Third, the 'sycophancy' phenomenon pushes models to confirm user expectations rather than acknowledge ignorance. If a user requests details on a topic the model doesn't master, it tends to fabricate a plausible response rather than admit its limitations.

Finally, hallucinations are exacerbated in long conversations where context accumulation can cause the model to gradually drift from facts, or in niche domains poorly represented in training data.

Concrete Example

At KERN-IT, combating hallucinations is a central concern in all KERNLAB AI projects. For the A.M.A assistant, the team implemented a RAG architecture with source verification: each LLM assertion is accompanied by a reference to the source document, and a validation module automatically cross-references the response with retrieved passages to detect inconsistencies. When confidence is insufficient, A.M.A explicitly indicates its uncertainty rather than risking a hallucination.

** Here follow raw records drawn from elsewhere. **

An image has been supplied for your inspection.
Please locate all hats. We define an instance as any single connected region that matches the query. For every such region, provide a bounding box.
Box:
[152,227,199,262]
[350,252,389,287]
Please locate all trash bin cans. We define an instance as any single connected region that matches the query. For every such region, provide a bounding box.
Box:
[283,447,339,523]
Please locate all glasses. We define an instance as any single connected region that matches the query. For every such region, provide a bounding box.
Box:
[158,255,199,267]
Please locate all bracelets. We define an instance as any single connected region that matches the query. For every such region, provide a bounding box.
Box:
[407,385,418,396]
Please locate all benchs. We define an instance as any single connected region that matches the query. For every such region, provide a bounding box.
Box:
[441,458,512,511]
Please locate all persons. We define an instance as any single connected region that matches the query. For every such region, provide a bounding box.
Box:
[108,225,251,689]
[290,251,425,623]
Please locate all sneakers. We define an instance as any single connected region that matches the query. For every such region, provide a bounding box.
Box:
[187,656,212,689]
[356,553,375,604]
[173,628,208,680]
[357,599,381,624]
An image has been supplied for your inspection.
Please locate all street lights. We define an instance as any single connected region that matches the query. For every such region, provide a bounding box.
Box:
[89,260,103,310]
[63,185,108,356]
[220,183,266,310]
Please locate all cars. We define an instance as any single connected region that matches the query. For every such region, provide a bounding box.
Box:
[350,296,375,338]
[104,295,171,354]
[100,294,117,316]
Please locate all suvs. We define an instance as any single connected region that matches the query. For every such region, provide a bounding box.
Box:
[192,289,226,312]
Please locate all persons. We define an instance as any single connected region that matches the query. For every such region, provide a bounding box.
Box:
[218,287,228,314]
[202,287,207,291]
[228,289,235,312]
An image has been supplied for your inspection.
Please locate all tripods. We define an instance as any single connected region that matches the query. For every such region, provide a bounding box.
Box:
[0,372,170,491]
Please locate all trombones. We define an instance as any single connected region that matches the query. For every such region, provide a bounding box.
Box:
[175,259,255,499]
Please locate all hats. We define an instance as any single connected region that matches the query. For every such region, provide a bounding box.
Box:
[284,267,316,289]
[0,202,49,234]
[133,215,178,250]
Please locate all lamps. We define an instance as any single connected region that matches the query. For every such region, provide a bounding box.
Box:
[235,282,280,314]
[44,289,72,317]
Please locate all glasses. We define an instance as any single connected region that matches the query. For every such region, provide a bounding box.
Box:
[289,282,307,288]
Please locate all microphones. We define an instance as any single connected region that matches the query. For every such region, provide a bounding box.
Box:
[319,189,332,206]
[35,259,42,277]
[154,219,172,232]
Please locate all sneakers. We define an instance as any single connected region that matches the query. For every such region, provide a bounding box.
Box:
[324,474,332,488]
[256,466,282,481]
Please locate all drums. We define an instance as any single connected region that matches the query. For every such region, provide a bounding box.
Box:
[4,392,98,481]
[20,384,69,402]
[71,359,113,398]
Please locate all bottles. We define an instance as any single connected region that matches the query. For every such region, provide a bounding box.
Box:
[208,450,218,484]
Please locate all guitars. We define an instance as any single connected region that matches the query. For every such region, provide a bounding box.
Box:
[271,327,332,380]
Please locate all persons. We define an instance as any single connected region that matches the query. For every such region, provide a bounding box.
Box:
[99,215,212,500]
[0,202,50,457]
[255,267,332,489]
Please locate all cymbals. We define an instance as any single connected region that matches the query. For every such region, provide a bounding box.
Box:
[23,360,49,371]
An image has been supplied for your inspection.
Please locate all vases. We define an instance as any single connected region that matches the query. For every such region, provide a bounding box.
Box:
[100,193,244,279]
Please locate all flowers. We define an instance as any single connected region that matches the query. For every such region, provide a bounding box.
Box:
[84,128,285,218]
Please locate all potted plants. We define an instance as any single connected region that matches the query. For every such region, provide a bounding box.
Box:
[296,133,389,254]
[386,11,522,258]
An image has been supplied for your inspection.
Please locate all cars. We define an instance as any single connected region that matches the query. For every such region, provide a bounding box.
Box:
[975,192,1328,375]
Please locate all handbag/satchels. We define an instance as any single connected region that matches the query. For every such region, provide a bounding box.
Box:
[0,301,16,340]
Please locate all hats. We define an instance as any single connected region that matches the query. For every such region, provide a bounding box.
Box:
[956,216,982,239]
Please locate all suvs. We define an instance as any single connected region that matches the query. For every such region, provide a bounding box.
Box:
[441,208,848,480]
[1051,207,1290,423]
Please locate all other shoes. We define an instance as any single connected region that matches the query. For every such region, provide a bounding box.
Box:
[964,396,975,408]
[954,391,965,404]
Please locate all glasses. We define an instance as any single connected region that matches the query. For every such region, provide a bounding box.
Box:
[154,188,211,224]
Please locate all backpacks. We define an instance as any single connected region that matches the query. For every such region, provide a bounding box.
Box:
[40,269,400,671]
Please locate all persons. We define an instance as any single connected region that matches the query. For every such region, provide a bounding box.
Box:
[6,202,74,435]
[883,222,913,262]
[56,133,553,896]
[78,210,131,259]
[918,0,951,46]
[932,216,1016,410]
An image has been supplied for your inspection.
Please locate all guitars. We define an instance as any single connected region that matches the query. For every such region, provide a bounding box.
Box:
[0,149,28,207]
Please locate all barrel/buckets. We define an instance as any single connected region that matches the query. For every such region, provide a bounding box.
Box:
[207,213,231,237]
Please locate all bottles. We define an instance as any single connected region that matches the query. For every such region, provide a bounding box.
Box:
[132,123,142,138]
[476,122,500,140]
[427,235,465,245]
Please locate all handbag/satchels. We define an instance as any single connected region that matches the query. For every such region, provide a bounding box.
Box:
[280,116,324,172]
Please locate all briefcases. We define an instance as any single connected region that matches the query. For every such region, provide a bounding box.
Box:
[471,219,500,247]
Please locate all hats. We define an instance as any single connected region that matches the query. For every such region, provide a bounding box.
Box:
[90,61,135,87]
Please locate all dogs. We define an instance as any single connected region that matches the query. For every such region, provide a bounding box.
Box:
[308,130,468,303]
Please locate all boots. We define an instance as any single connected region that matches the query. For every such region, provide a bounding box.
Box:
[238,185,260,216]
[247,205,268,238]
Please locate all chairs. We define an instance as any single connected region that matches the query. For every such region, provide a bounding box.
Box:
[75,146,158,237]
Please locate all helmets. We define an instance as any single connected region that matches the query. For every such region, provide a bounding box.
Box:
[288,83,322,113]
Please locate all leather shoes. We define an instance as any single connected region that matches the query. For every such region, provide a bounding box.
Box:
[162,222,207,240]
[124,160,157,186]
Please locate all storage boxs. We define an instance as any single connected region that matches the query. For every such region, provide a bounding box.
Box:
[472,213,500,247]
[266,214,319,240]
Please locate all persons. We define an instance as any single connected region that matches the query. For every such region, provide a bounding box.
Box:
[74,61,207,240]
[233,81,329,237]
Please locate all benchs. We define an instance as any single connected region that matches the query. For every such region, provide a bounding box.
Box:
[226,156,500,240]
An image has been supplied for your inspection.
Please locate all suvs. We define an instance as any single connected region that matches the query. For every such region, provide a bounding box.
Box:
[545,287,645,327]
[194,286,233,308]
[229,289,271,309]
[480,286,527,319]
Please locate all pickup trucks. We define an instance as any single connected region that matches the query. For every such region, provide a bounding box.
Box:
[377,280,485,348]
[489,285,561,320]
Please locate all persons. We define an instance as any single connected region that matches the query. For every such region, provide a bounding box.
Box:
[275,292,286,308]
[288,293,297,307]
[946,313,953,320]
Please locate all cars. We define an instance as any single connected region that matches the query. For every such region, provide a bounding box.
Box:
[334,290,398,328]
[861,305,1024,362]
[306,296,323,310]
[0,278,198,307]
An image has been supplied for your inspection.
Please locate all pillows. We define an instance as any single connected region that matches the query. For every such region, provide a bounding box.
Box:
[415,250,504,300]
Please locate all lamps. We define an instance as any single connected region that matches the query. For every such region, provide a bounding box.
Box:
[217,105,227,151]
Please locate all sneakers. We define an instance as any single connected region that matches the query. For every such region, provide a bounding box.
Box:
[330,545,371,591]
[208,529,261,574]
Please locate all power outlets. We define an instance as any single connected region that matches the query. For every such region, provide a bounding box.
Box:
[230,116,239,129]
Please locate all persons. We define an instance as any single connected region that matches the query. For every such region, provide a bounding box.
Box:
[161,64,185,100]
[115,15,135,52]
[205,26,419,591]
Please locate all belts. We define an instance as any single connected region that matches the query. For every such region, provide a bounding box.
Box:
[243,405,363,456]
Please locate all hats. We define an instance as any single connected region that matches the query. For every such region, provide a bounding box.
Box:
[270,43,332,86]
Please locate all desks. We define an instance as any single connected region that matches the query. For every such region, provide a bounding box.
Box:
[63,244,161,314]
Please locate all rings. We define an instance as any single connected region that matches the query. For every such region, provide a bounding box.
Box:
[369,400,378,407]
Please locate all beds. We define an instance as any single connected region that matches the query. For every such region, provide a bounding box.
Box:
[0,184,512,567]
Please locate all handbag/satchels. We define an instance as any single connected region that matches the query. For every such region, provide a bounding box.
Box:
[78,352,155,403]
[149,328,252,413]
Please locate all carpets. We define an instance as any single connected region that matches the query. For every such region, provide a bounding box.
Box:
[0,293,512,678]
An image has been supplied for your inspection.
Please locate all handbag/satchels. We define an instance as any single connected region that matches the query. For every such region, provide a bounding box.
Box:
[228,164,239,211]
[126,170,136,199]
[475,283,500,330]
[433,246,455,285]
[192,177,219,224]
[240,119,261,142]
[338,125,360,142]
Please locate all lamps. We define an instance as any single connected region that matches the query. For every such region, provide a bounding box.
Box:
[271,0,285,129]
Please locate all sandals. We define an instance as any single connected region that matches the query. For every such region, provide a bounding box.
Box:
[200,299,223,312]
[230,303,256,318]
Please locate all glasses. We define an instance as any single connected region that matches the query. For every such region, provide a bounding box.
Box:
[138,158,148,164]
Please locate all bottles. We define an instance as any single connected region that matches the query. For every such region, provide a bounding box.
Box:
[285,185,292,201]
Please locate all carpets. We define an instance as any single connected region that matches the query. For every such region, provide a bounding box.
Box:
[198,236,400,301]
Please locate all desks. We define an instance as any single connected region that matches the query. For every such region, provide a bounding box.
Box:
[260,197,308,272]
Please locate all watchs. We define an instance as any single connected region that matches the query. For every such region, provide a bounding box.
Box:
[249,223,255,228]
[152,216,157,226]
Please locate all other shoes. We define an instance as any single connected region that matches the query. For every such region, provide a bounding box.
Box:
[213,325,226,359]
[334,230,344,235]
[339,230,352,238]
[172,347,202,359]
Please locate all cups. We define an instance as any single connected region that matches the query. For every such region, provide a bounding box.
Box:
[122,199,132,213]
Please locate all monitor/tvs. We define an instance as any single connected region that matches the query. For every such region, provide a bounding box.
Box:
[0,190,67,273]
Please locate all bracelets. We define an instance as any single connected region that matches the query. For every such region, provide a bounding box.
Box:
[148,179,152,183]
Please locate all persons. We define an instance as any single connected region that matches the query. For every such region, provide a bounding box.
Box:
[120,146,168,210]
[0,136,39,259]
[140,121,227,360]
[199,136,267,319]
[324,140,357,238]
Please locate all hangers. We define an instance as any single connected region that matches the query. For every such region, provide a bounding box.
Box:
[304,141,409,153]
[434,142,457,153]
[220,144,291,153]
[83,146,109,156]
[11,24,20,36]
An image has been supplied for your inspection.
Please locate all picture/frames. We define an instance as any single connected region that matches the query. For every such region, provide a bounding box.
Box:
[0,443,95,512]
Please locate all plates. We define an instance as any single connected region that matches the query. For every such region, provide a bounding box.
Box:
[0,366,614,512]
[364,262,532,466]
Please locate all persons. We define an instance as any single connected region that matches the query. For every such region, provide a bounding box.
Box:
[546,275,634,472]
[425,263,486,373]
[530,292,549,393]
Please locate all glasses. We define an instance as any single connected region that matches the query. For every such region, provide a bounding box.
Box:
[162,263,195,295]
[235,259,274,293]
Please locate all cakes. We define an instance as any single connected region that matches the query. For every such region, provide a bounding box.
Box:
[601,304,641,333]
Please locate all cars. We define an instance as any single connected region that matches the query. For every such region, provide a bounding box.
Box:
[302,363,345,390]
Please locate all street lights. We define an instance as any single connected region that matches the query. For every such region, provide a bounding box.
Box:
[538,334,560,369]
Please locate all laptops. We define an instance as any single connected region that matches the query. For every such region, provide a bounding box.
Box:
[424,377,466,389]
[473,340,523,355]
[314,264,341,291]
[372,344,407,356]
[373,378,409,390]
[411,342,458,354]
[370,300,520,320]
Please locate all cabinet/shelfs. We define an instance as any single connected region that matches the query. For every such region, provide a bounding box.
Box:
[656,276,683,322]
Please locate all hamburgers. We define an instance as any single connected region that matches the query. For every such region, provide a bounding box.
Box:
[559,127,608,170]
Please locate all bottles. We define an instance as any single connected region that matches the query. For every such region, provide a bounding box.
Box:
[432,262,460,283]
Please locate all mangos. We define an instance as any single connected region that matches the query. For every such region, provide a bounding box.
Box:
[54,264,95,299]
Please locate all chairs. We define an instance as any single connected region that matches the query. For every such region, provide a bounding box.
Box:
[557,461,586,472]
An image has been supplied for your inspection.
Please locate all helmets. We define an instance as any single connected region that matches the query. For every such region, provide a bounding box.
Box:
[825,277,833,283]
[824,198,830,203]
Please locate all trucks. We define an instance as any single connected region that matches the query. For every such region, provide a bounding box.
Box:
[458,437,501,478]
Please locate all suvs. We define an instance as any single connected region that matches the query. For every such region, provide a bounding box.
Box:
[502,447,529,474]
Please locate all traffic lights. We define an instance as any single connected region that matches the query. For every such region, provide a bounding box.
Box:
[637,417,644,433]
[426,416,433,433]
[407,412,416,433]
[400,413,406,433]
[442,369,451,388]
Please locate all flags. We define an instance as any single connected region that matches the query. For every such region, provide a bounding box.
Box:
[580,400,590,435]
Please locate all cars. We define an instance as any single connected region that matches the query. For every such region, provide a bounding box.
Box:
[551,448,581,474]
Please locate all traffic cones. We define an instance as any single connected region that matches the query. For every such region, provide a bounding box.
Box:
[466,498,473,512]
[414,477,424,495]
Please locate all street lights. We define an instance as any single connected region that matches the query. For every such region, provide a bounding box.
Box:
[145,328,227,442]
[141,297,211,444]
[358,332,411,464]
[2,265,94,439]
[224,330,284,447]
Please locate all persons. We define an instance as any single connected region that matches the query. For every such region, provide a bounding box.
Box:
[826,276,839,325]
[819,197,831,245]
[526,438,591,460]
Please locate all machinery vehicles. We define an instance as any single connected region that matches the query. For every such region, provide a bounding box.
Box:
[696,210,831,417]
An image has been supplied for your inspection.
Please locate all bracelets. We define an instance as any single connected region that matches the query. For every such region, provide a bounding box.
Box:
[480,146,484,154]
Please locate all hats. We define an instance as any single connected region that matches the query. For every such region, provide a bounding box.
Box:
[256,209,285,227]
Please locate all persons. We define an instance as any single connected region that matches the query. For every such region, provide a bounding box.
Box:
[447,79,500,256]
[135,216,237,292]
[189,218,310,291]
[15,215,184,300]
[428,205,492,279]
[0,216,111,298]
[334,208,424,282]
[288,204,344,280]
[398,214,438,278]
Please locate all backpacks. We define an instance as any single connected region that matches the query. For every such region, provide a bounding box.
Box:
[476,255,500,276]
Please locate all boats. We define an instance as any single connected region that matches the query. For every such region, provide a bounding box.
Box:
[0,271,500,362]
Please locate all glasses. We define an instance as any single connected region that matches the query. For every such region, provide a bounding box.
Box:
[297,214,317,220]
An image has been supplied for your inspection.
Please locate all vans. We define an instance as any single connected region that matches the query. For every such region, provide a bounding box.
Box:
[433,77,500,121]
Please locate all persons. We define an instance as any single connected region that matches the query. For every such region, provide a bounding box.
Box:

KERN-IT also faced this challenge for a healthcare client wanting a diagnostic assistance tool. The domain's criticality required a near-zero hallucination rate. The implemented solution combines RAG with a certified medical database, a mandatory citation system, a double-verification mechanism (the LLM generates a response, then a second call verifies its consistency with sources), and a safeguard that refuses to answer when available data is insufficient.

Implementation

  1. Implement RAG: grounding LLM responses in verifiable data is the most effective anti-hallucination strategy. Responses based on retrieved documents are significantly more reliable.
  2. Require citations: asking the model to cite sources in every response enables user verification and facilitates hallucination detection.
  3. Lower the temperature: for factual tasks, use low temperature (0.0 to 0.3) to minimize creativity in favor of accuracy.
  4. Implement safeguards: add output validations that verify response consistency, filter unsourced claims, and flag low-confidence responses.
  5. Design defensive prompts: explicitly instruct the model to acknowledge when it doesn't know, avoid inventing information, and distinguish facts from hypotheses.
  6. Test systematically: create an evaluation test set with trick questions and edge cases to measure hallucination rate and improve iteratively.

Associated Technologies and Tools

  • Hallucination detection: Guardrails AI, RAGAS (RAG evaluation framework), TruLens for measuring response faithfulness
  • RAG strategies: LangChain, LlamaIndex with retrieval scoring to filter low-relevance documents before injection
  • Output validation: Pydantic for structured validation, NeMo Guardrails (NVIDIA) for conversational constraints
  • Evaluation: DeepEval, Promptfoo for automated LLM response quality and faithfulness testing
  • Reliable models: Claude (Anthropic) is recognized for its 'honest' approach that prioritizes honesty over sycophancy

Conclusion

AI hallucinations are not a bug but an inherent characteristic of current language models. The question is not to eliminate them completely — that's impossible with current technology — but to detect, contain, and communicate them. KERN-IT and KERNLAB have developed sharp expertise in building reliable AI systems that combine RAG, output validation, and multiple safeguards to ensure AI enhances decision-making rather than compromising it. For Belgian companies looking to deploy AI in production, this reliability-first approach is non-negotiable.

Conseil Pro

Systematically add the instruction 'If you are not certain about the information, say so explicitly rather than making it up' to your system prompts. This simple addition can reduce hallucinations by 30-50% according to benchmarks.